The Bukit Peninsula is southernmost point of Bali, Indonesia.
This is a large limestone peninsula which, bar a sliver of land just south of the airport, would be a separate island. It is rugged and dry, and pre-tourist development this was a real backwater of Bali.
The Bukit (as it is commonly referred to) includes the famous cliff-hanging temple at Uluwatu, a number of Bali’s very best beaches including Balangan, and the top surfing spots on the island.

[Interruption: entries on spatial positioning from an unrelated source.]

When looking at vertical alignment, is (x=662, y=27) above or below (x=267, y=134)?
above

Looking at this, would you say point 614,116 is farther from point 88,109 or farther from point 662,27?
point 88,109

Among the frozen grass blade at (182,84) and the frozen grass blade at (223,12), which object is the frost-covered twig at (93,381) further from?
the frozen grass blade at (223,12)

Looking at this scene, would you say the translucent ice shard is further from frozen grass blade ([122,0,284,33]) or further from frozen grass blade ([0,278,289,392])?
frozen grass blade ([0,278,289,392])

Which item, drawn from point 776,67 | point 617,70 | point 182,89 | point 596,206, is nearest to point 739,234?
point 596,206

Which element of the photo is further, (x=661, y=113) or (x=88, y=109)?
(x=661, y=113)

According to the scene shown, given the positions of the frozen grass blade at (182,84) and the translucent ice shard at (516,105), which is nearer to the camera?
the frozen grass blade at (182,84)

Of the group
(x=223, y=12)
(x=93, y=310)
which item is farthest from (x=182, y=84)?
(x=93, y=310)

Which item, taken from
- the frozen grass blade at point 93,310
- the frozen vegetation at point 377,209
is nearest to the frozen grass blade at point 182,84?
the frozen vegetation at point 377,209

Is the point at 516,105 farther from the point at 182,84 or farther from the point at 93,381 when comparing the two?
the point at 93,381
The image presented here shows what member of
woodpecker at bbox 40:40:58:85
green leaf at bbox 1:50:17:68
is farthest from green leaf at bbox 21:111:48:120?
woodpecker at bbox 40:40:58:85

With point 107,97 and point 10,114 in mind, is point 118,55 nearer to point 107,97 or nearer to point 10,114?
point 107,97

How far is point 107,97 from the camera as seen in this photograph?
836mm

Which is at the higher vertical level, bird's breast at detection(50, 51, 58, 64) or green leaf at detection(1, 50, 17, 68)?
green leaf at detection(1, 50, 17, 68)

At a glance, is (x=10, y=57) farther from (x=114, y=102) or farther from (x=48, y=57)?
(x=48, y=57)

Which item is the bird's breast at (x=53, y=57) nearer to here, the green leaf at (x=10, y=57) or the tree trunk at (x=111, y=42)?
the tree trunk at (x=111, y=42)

As is so often the case, it was intrepid surfers who really opened up the eyes of the world to this part of the island.
The two main towns with strong local communities on the Bukit are Pecatu and Ungasan.
This article covers the whole of the Bukit Peninsula south of Jimbaran and west of Nusa Dua.
The Bukit Peninsula is connected to Kuta through Jimbaran by the busy Jalan Bypass Nusa Dua and this is the only route in. Take this main road south to the junction with Jalan Uluwatu II (the famous McDonald’s junction), turn west towards Jimbaran Bay, continue about 2 km and at the four road junction make a sharp left up the hill (signposted for Uluwatu). Continue on this road into the heart of the peninsula.
A taxi from Kuta to Uluwatu Bali for example takes 30 to 40 minutes on winding roads and will cost about Rp 120,000 one-way. If you are just visiting for the day, consider asking the driver to wait trip as it can be difficult to find transport back. Figure on paying the taxi driver Rp 20,000/hour to wait. Joining a tour can be a cheaper way of getting to Uluwatu and this destination is very widely offered by tour operators all over the island.